Ce que le Kremlin ne dit pas à propos du vaccin Spoutnik V

(Isopix)

La Russie a exporté en grande pompe le Spoutnik V en Amérique latine, en Afrique, et même dans certains pays d’Europe. Le Kremlin a qualifié son vaccin de solution aux pénuries dans le monde. En revanche, le pouvoir russe est resté muet par rapport à la lenteur avec laquelle le sérum est déployé en Russie ou sur ses problèmes de production qui l’obligent à demander l’aide d’autres pays.

Par exemple, un fait peu connu est que le gouvernement russe a sous-traité la production du Spoutnik V à une société sud-coréenne qui exporte déjà le vaccin en Russie, et qu’il envisage de faire de même avec quatre sociétés indiennes. S’il est impossible d’évaluer l’ampleur de ces importations en raison d’accords de non-divulgation, elles mettent néanmoins à mal le récit que la Russie a fièrement présenté sur son rôle dans la pandémie en tant qu’exportateur de vaccins vers les pays dans le besoin.

Ces importations, qui devraient augmenter dans les semaines et les mois à venir, pourraient aider la Russie à lutter contre la lenteur du déploiement des vaccins dans le pays. Elles montrent également que même les pays dont les scientifiques ont su concevoir des vaccins efficaces dépendent du commerce transfrontalier pour leur approvisionnement.

À peine 4,4% des Russes vaccinés

La Russie a déjà reçu deux avions cargo chargés de Spoutnik V de la part du fabricant sud-coréen GL Rapha en décembre, et la société prévoit d’expédier une autre cargaison dans les prochains jours. Selon des diplomates indiens, les fabricants de vaccins du sous-continent exporteront également le sérum de conception russe vers la Russie. Cette dernière disposait déjà de trois accords de fabrication en Inde. Et la semaine dernière, un quatrième accord s’est ajouté à la liste, avec Virchow Biotech, située à Hyderabad, pour fournir annuellement 200 millions de doses de Spoutnik V à Moscou.
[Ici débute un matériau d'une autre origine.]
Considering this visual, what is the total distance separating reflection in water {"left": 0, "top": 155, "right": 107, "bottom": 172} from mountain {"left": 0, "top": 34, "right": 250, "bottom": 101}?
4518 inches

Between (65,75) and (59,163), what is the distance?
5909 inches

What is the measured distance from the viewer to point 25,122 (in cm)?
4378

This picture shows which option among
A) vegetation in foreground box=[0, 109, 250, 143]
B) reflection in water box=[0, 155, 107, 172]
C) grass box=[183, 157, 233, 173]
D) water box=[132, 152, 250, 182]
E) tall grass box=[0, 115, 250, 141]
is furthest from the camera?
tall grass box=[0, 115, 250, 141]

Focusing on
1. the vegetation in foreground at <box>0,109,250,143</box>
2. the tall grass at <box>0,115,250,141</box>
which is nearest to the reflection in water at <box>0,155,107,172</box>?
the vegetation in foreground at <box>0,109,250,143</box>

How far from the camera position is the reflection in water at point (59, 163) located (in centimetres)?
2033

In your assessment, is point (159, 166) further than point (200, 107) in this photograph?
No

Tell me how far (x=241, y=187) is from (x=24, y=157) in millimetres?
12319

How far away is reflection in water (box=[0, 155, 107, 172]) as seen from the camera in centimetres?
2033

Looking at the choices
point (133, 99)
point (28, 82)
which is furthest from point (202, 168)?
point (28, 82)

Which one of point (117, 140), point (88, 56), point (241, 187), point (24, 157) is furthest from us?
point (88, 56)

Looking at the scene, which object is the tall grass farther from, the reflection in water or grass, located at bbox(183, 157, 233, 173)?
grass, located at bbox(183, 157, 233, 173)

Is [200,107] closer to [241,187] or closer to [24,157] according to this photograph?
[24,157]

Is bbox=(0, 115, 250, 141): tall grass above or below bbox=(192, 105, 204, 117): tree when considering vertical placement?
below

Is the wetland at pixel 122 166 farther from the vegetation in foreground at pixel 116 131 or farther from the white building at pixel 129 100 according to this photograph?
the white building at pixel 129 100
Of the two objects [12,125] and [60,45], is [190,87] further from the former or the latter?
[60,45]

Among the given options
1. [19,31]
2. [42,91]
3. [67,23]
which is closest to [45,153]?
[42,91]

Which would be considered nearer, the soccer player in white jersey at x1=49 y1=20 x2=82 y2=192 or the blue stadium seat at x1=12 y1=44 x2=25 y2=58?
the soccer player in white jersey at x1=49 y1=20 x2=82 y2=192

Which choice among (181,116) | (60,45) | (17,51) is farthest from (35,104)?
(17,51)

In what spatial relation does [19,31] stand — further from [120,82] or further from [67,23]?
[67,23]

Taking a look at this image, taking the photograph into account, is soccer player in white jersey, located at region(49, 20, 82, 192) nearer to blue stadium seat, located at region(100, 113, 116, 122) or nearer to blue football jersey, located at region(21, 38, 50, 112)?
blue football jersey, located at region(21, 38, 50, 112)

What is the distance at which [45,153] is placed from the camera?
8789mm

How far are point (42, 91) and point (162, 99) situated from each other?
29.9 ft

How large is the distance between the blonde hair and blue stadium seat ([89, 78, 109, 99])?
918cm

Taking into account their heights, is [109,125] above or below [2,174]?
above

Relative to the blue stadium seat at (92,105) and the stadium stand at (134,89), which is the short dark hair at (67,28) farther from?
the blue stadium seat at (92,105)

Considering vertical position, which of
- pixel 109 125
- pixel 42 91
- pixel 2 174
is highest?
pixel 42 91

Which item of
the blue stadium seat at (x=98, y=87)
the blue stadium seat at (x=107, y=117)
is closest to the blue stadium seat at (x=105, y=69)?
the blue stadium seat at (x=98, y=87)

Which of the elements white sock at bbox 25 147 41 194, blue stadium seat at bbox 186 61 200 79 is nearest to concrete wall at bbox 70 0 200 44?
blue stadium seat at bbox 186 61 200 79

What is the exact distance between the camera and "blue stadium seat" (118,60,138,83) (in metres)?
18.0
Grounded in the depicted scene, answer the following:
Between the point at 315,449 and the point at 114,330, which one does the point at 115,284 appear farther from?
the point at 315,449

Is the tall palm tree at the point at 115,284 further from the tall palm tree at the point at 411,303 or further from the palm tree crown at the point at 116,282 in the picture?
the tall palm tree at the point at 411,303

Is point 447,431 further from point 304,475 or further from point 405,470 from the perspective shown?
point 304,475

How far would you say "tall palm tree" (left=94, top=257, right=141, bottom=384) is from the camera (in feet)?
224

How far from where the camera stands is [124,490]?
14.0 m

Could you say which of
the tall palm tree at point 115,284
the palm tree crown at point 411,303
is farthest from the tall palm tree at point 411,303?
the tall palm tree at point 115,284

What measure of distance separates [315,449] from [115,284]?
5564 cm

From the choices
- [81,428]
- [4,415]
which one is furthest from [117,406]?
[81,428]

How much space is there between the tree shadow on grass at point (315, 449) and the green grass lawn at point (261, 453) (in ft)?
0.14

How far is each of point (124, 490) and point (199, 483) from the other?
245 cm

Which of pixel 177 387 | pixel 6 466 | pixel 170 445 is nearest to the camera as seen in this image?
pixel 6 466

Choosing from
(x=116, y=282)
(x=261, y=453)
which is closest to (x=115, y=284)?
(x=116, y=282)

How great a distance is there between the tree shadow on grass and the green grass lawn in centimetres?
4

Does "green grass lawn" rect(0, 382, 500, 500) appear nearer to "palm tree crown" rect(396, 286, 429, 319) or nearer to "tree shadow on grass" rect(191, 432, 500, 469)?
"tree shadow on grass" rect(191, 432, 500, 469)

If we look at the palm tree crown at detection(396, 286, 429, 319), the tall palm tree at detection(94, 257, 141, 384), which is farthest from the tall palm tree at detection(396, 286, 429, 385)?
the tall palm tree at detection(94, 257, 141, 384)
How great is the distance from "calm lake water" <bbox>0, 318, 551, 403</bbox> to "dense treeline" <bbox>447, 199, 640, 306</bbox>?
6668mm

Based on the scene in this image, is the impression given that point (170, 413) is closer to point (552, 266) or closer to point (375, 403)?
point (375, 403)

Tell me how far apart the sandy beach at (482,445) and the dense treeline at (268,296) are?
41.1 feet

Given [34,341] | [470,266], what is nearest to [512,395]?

La campagne de vaccination russe est loin derrière celle de la plupart des pays européens ou des États-Unis. La Russie a administré au moins une dose à 4,4% de sa population, contre 10% dans l’Union européenne et 26% aux États-Unis. Le ministre russe de l’Industrie a déclaré qu’il s’attendait à une augmentation rapide, jusqu’à deux fois plus par mois d’ici avril.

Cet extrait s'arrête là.